ANTONIO FERNANDES PANIZZA | 19/03/2019 | 07:30

No início, o hábito era andar nos passeios e praças, os carros eram poucos, os espaços ao longo das calçadas eram fartos, estacionar não era problema. O tempo foi passando e a quantidade de carros aumentando, induzindo o Poder Público à regulamentação do uso das faixas de estacionamento nas ruas.
Surgiram os talões de Zona Azul, que podiam ser comprados em banca de jornal. Muitos usuários que gostavam de seu carro próximo de seu trabalho relutaram em usar os talões por se sentirem lesados ao perder as vagas gratuitas, as quais ocupavam longamente.
Pretendendo ser uma medida democrática, a venda da vaga por tempo limitado assegurou o acesso às áreas comerciais da cidade ao maior número possível de pessoas.
Surgiu assim o uso rotativo das vagas públicas.
O tempo passou, os equipamentos emissores de talão foram instalados nas calçadas, as faixas de estacionamentos se expandiram alcançando bairros. A população, mesmo odiando ter de pagar, se acostumou com a prática mesmo porque os estacionamentos privados já estavam mais caros.
Nova modernidade chegou e o usuário, agora munido de seu celular, consegue ampliar seu tempo de estacionamento com o conforto de fazê-lo à distância.
Diante da constante falta de vagas, as vantagens de preço somadas à facilidade da ampliação do tempo, favoreceram uma maior demanda, inclusive com o aumento da média de tempo por usuário.
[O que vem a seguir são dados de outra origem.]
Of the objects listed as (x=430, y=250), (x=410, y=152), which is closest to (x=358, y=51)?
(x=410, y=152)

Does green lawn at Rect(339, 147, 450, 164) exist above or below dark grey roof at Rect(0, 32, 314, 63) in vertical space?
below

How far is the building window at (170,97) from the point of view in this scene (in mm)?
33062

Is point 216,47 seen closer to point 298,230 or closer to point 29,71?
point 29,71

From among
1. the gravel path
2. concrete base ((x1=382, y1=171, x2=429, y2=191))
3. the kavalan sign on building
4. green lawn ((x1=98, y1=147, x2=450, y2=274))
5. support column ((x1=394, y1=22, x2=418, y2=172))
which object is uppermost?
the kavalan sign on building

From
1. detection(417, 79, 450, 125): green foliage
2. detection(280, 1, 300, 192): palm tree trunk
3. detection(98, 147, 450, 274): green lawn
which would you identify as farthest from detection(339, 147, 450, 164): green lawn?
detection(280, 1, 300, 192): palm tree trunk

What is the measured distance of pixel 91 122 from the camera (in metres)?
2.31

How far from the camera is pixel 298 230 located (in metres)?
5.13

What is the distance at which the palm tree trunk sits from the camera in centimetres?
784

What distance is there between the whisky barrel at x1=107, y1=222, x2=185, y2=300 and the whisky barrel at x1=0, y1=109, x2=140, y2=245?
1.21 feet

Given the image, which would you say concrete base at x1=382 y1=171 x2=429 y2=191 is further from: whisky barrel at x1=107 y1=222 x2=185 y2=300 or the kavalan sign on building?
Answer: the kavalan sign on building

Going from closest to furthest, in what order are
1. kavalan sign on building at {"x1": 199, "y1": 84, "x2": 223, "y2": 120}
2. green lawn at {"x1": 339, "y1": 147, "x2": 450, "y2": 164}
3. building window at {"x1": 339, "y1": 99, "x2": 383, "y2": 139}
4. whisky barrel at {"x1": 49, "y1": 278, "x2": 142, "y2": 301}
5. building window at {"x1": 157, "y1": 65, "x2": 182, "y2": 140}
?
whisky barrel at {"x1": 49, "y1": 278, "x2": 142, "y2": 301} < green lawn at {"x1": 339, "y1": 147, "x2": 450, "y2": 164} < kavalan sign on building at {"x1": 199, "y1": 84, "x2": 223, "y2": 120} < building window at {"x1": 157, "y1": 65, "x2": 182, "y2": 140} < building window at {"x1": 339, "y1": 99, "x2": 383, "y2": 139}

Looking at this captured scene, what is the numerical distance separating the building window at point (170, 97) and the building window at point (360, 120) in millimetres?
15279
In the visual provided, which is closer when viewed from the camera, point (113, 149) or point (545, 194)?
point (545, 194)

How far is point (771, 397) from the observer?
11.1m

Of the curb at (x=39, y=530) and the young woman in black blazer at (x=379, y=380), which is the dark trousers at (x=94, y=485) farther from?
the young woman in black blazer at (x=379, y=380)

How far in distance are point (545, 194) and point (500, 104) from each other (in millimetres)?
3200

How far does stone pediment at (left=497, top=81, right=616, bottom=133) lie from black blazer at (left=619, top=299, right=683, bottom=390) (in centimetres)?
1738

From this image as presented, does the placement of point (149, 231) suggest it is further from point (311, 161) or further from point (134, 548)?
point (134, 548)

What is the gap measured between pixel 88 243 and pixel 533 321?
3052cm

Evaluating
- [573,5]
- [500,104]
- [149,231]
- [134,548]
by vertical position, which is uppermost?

Como nas demais medidas de planejamento, nesta também se impõe que as decisões alarguem o horizonte e passem a incluir novos locais, e mesmo áreas privadas para incluí-las em projeto dessa finalidade. Não faz sentido a Avenida Jundiaí fora dessa regra. Há vias de uso comercial, com duplo sentido de tráfego, maduras para ser novo binário, abrindo assim largas extensões de novos estacionamentos públicos nas ruas transformadas em mão única.
Estacionamentos próximos são essenciais à preservação do uso comercial e de serviço em edificações que há muito deixaram de ser residenciais. A sua falta pode gerar abandono de imóveis, provocando a deterioração de espaços urbanos em áreas sensíveis da cidade.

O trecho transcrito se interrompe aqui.